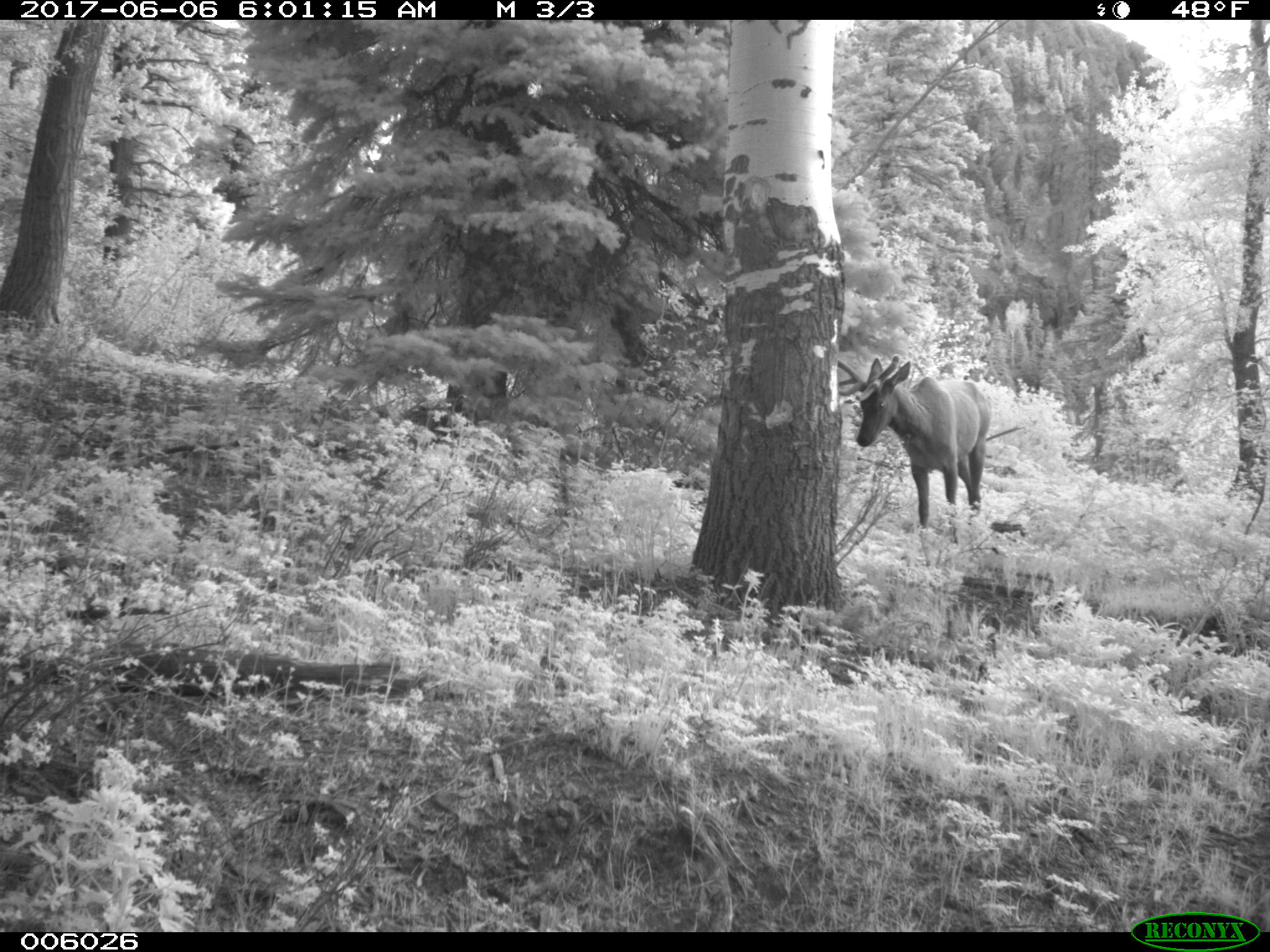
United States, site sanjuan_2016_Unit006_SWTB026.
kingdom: Animalia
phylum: Chordata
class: Mammalia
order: Artiodactyla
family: Cervidae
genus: Cervus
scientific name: Cervus elaphus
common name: red deer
Cervus elaphus (red deer).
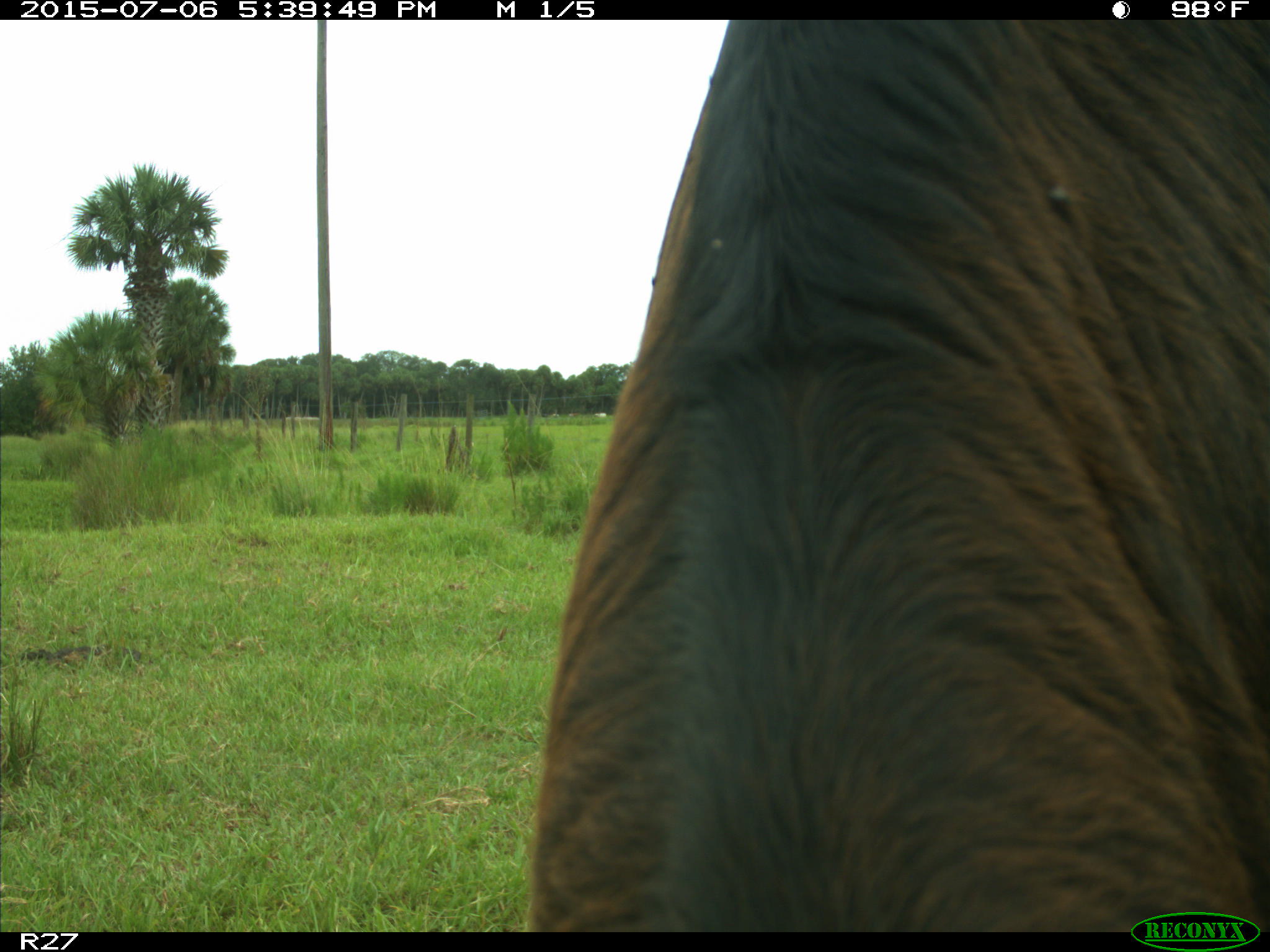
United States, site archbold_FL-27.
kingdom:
• • •
About this exercise
Restate every line above exactly, omitting images.

Answer to this exercise
United States, site sanjuan_2016_Unit006_SWTB026.
kingdom: Animalia
phylum: Chordata
class: Mammalia
order: Artiodactyla
family: Cervidae
genus: Cervus
scientific name: Cervus elaphus
common name: red deer
Cervus elaphus (red deer).
United States, site archbold_FL-27.
kingdom:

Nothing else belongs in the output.